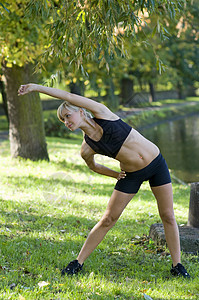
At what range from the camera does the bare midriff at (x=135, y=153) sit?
348 cm

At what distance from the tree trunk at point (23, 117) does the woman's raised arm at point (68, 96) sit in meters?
6.05

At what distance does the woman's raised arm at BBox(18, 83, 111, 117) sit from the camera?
10.6 feet

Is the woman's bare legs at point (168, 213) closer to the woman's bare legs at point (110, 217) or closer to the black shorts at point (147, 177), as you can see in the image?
the black shorts at point (147, 177)

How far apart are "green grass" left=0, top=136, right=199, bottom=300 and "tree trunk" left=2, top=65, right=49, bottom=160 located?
1.22 m

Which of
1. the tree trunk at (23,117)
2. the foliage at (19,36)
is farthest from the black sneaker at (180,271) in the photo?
the tree trunk at (23,117)

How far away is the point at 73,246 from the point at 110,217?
1.04 metres

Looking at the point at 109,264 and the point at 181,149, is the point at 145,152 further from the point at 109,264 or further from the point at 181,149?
the point at 181,149

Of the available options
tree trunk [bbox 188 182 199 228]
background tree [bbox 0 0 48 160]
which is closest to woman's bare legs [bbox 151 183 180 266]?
tree trunk [bbox 188 182 199 228]

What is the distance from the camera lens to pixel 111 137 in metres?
3.43

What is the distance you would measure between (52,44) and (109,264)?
280cm

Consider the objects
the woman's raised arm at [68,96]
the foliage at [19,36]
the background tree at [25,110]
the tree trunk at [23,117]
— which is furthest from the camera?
the tree trunk at [23,117]

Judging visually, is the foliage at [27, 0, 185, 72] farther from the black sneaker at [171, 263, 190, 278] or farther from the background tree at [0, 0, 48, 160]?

YOUR GOAL: Copy every row above word for word, leaving out the pictures.

THE OUTPUT:
At what range from the camera does the bare midriff at (x=135, y=153) sit?
348 cm

At what distance from the tree trunk at point (23, 117) does the woman's raised arm at point (68, 96) sit in meters?
6.05

At what distance does the woman's raised arm at BBox(18, 83, 111, 117) sit from the camera?
10.6 feet

Is the woman's bare legs at point (168, 213) closer to the woman's bare legs at point (110, 217) or closer to the black shorts at point (147, 177), as you can see in the image?
the black shorts at point (147, 177)

How far apart are "green grass" left=0, top=136, right=199, bottom=300 and "tree trunk" left=2, top=65, right=49, bottom=160 located?
1.22 m

Which of
1. the tree trunk at (23,117)
2. the foliage at (19,36)
is farthest from the black sneaker at (180,271) in the photo?
the tree trunk at (23,117)

How far away is the point at 73,246 from the point at 110,217?
1.04 metres

Looking at the point at 109,264 and the point at 181,149, is the point at 145,152 further from the point at 109,264 or further from the point at 181,149?
the point at 181,149

Of the available options
tree trunk [bbox 188 182 199 228]
background tree [bbox 0 0 48 160]
which is closest to woman's bare legs [bbox 151 183 180 266]?
tree trunk [bbox 188 182 199 228]

What is the distance from the camera lens to pixel 111 137 in metres?
3.43

What is the distance you would measure between (52,44) and (109,264)?
280cm

Consider the objects
the woman's raised arm at [68,96]
the foliage at [19,36]
the background tree at [25,110]
the tree trunk at [23,117]
— which is furthest from the camera?
the tree trunk at [23,117]

Judging visually, is the foliage at [27, 0, 185, 72] farther from the black sneaker at [171, 263, 190, 278] or farther from the background tree at [0, 0, 48, 160]?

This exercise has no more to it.